Belén, When the Law Disciplines the Body
in 46th Festival Internacional del Nuevo Cine Latinoamericano
Dolores Fonzi’s film interrogates the institutional violence exercised in the name of the law.
Belén (2025), the opening film of the 46th Havana International Festival of New Latin American Cinema, and recipient of a Coral Award for Leandro de Loredo’s sound work, draws on Somos Belén, the book by Ana Correa, to examine how institutional violence is legitimized in the name of the law and how, in the face of that machinery, collective action can open cracks where the system seeks to close off any possibility of reform.
In March 2014, a woman was admitted to Avellaneda Hospital in the city of San Miguel de Tucumán with severe abdominal pain. She did not know she was pregnant. She suffered a spontaneous miscarriage in a bathroom and, while she remained unconscious, was reported by medical staff. The report led to her arrest, more than two years in pretrial detention, and an eight-year sentence under the charge of “abortion followed by alleged homicide.” In 2017, thanks to the intervention of attorney Soledad Deza, the ruling was reviewed and the young woman was acquitted.
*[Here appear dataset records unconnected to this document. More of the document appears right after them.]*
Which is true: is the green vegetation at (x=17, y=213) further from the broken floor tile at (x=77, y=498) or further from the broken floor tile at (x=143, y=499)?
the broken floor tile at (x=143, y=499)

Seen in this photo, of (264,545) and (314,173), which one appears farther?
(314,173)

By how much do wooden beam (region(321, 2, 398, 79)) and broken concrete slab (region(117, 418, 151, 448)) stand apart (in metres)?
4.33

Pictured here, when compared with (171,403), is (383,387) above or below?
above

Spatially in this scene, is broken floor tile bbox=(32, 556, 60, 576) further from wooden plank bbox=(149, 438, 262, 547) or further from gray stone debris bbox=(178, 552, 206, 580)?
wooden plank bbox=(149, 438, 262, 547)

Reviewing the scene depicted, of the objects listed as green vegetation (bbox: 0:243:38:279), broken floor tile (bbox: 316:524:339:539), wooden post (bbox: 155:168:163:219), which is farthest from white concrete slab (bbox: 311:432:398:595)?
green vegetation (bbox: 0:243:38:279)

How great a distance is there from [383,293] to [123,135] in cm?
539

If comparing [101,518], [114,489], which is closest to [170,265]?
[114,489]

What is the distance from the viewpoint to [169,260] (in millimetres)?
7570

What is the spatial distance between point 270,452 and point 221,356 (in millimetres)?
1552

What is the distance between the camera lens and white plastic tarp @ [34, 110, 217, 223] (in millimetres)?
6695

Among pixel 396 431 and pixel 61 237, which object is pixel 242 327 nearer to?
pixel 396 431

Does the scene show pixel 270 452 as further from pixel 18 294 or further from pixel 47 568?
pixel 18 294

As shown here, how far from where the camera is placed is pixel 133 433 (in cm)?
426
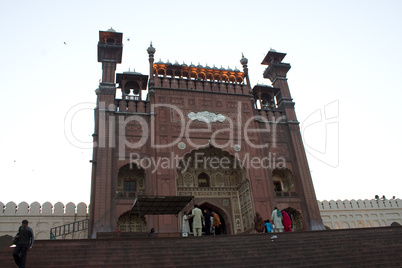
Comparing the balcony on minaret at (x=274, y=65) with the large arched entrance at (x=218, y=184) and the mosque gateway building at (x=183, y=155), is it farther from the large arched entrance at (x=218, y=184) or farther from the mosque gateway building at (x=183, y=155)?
the large arched entrance at (x=218, y=184)

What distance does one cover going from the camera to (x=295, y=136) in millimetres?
22438

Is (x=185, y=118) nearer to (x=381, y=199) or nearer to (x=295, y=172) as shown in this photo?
(x=295, y=172)

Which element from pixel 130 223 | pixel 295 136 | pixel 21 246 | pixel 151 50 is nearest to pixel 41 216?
pixel 130 223

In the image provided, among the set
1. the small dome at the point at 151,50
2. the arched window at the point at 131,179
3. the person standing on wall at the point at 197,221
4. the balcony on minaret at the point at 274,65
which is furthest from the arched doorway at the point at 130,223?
the balcony on minaret at the point at 274,65

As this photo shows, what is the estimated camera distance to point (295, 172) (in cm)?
2139

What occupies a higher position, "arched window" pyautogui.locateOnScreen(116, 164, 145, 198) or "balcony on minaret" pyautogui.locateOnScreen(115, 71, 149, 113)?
"balcony on minaret" pyautogui.locateOnScreen(115, 71, 149, 113)

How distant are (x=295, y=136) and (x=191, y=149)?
275 inches

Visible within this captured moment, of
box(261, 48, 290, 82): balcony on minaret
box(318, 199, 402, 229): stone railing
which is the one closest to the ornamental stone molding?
box(261, 48, 290, 82): balcony on minaret

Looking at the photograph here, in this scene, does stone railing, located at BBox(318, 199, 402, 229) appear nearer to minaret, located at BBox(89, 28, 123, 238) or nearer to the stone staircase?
the stone staircase

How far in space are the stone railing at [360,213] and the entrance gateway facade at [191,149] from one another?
7.28 metres

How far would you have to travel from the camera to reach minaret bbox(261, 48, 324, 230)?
2003 centimetres

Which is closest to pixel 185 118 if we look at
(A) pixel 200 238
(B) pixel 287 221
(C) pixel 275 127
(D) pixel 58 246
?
(C) pixel 275 127

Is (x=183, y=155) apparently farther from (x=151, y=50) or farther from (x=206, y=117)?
(x=151, y=50)

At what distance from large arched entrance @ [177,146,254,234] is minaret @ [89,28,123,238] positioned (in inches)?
167
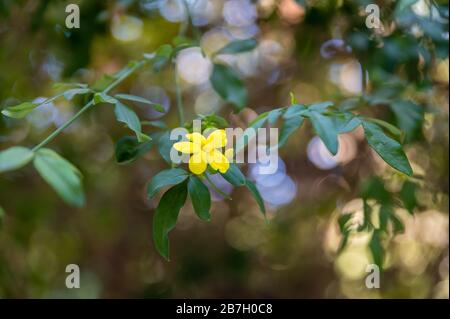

Dolores Fonzi, an actress who made her directorial debut with Blondi (2023), takes this real case and shifts it into fiction through the framework of a courtroom thriller. In doing so, the film does not merely reconstruct a case file; rather, it examines the mechanisms through which a conservative apparatus exerts control over the body of a woman in a situation of vulnerability and, conversely, stages feminist collective action as a force capable of intervening, contesting meaning, and overturning a case the system considered closed.
In her debut performance, Camila Plaate, awarded the Silver Shell at the San Sebastián International Film Festival, portrays Belén—a fictional name that preserves the real protagonist’s identity—with a restrained approach. Silences, sustained gazes, and measured breathing construct a register in which the body functions as a site of political inscription beyond words. Within that minimal terrain, both exposure to institutional violence and a form of resistance that does not require articulation become visible.
Dolores Fonzi embodies Soledad Deza, the Catholic and feminist lawyer who takes on the defense and activates the film’s narrative axis. Through her intervention, the story approaches the confrontation with the judicial system not as an individual feat, but as the outcome of a militant, legal, and political network that lays bare the fissures within the process.
The screenplay, written by Fonzi alongside Laura Paredes, draws on the mechanisms of the courtroom thriller to transform hearings, interrogations, and expert reports into arenas of ideological dispute. While the film acknowledges the collective support behind the case, it chooses to articulate its development through Deza’s trajectory, concentrating in her figure the tension between a patriarchal order and the possibility of intervening within its internal logic.
Visually, Belén places the intimate and the institutional in constant tension. Hospital corridors, the prison, defense offices, the courtroom, and even the street are configured as spaces in permanent contrast, where bureaucracy intrudes upon the domestic and subjects it to its logic. Close-ups insist on the female body as a territory of political dispute, while the alternation between the private—the scenes of family life—and the public dismantles any stable separation between the two registers: everyday life emerges as a space traversed by power, and a woman’s body, even in silence, is exposed as a text the system seeks to read, classify, and discipline.
In a certain sense, Belén enters into dialogue with Argentina, 1985 (2022), both formally—by situating itself within a judicial narrative that turns legal procedure into narrative material—and through its political positioning. In both cases, cinema assumes itself as an exercise in active memory and warning: not to reconstruct a closed past, but to challenge the present and point out that every regression responds to an ongoing dispute. Within this framework, freedom does not appear as a definitive conquest, but as an always unstable territory that must be defended, reviewed, and put back into play again and again.